The “Death Wish” they were alluding to was a strategy for a “fiercely caffeinated” product—which it is, with 54.2 mg of caffeine per fluid ounce. The average cup of coffee has between 12 and 16 mg.
However, that is not the concern today. According to the National Center for Home Food Preservation botulinum toxin spores can be found on many fresh food surfaces. Since they only grow in the absence of air, they are typically harmless if consumed.
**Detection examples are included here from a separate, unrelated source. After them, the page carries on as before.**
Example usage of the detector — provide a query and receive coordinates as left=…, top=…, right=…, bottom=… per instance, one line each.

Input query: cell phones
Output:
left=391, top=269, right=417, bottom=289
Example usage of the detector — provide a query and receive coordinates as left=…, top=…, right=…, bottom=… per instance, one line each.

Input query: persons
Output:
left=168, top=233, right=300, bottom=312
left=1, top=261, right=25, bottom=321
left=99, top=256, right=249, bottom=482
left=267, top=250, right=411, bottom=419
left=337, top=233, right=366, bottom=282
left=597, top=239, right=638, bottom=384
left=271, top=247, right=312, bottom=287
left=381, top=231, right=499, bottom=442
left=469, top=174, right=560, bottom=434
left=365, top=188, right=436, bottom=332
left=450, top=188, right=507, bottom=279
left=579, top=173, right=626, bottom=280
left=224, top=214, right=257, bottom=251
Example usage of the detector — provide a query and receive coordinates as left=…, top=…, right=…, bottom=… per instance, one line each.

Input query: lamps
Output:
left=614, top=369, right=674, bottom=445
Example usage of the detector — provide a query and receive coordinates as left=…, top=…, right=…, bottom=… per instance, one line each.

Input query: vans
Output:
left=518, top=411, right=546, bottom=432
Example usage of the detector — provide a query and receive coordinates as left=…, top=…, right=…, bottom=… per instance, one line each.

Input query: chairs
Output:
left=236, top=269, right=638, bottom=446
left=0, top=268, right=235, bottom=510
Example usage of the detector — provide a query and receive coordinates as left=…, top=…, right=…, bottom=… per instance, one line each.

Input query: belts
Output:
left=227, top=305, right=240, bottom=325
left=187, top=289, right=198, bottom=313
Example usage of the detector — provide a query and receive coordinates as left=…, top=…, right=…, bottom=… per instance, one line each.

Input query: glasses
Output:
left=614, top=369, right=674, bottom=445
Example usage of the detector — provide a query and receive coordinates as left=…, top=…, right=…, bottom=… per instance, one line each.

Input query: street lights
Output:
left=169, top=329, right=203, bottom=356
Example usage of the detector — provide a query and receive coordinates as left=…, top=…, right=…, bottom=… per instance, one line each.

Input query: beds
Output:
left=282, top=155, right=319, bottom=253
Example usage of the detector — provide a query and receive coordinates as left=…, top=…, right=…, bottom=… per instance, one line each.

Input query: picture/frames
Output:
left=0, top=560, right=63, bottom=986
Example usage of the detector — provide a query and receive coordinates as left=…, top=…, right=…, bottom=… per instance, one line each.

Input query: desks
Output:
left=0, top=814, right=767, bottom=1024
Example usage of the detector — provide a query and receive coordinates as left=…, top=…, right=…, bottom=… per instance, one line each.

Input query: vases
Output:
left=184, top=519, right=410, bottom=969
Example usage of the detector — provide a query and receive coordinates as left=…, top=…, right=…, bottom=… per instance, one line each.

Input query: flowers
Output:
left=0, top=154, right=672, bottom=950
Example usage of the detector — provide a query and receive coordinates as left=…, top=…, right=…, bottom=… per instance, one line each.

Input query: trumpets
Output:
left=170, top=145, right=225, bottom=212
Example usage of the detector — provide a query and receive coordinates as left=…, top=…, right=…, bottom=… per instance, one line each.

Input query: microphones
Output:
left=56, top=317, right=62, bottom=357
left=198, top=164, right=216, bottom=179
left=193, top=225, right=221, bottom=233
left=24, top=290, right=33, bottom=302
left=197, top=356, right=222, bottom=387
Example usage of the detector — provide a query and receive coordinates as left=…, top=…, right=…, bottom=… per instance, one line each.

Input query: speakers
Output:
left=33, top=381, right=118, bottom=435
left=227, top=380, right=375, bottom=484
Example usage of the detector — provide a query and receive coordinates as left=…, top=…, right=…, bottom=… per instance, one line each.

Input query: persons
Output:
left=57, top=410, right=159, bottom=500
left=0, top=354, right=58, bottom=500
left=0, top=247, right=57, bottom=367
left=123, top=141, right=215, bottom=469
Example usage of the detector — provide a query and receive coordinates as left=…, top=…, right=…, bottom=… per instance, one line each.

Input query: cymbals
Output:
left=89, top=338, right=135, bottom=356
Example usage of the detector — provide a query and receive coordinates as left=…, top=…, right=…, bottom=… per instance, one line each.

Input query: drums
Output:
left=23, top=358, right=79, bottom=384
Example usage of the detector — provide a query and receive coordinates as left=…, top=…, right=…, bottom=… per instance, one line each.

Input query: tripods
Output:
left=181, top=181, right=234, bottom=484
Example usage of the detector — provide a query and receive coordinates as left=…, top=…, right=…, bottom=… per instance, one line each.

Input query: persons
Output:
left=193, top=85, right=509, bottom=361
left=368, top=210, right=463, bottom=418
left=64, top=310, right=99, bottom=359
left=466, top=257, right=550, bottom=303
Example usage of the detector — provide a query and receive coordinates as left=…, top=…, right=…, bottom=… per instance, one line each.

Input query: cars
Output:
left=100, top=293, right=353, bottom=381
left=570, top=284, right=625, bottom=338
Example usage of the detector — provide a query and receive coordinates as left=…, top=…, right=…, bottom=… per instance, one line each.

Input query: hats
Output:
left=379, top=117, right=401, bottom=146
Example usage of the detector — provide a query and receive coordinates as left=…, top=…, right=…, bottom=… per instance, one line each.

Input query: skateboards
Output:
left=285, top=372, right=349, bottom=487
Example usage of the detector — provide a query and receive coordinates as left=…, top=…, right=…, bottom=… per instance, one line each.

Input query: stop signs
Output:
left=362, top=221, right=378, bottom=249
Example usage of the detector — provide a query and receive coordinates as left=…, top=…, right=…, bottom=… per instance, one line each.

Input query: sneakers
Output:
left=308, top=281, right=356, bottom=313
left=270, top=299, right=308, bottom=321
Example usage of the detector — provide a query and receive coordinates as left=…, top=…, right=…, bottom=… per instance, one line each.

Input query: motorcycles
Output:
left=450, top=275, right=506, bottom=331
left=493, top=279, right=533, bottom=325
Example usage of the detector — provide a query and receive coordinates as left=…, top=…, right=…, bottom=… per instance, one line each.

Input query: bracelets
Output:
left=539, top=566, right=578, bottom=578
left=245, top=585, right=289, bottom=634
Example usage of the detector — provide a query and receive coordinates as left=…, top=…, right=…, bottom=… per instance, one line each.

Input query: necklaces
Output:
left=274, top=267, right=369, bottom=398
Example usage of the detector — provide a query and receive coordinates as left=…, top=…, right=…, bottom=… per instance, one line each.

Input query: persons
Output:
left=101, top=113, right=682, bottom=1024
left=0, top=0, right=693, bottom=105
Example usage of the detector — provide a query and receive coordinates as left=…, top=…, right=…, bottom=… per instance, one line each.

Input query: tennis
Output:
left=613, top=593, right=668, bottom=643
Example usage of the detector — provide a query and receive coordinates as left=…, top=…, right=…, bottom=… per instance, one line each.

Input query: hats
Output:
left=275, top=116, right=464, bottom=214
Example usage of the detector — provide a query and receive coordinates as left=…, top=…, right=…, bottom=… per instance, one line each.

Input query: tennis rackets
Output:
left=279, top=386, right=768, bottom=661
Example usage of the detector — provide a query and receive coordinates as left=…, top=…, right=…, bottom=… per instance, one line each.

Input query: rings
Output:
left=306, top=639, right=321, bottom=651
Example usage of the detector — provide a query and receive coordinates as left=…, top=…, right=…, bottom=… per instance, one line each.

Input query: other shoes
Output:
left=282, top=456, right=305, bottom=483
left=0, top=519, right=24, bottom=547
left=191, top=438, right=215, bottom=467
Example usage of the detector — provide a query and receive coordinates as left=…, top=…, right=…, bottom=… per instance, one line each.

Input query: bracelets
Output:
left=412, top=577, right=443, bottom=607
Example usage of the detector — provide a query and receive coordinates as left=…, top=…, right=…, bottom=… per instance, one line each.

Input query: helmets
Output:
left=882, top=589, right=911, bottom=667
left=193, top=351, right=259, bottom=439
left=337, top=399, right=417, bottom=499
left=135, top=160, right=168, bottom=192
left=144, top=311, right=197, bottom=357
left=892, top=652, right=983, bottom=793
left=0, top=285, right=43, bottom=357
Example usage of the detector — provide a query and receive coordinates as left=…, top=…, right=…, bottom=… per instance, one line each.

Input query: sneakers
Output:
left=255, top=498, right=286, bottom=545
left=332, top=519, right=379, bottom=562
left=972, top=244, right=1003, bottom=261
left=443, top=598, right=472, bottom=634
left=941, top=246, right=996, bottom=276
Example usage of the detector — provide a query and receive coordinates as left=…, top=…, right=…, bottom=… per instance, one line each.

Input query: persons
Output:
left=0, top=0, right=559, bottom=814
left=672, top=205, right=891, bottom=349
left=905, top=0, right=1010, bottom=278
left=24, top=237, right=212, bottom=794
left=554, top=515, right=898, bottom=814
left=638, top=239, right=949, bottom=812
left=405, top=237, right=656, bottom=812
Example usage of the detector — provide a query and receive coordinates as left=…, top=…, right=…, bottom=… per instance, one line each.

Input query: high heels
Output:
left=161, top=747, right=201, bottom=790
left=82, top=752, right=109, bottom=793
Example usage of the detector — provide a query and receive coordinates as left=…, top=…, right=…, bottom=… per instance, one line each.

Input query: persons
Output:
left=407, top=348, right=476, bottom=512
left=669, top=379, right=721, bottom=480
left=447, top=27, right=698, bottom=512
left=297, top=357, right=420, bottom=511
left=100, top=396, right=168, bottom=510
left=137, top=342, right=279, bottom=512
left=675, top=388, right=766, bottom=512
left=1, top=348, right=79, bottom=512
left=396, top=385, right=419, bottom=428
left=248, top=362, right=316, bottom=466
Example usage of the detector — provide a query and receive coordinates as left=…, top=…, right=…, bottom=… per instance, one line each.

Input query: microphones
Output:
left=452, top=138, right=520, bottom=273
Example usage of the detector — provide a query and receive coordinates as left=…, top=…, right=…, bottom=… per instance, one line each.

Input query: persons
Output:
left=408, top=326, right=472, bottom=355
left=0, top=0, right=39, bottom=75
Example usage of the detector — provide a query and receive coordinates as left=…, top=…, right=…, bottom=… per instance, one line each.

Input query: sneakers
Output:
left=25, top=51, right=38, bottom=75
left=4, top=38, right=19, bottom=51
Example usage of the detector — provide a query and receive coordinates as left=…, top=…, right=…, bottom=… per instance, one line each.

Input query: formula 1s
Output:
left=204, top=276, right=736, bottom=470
When you remove or greatly reduce oxygen levels—to below two percent—botulinum toxin cells start to multiple, particularly if it is a low-acid environment.
Unfortunately, this is precisely the environment needed to produce “nitro” cold-brew coffees like Death Wish. This is a process in which beans are steeped for several hours—which reduces acidity—and then canned, cold.
The United States Centers for Disease Control and Prevention comment that botulism is “a rare but serious illness caused by a toxin that attacks the body’s nerves and causes difficulty breathing, muscle paralysis, and even death.”
And, all jokes aside, company founder Mike Brown, 37, assures that he is taking the safety of this product very seriously.
Admittedly, he comments, “I know our logo and our name might not seem like it reflects [this seriousness; but] Our reputation matters more than our finances at this point.”
He goes on to explain how the company exploded to 150 stores in by 2016, adding that “Last year, we had $6 million in sales, and now we’re already at $10 million. We think we can cross $15 million by the end of the year.”
Brown also adds that the risks are low but would be extreme if anything was to develop from them. As such, Death Wish will give a refund to anyone who has ordered the new product from its website since the February launch. While the recall will cost the company around $300,000—and millions more, probably, in future sales—they would take a much bigger hit if any related health claims were to be filed.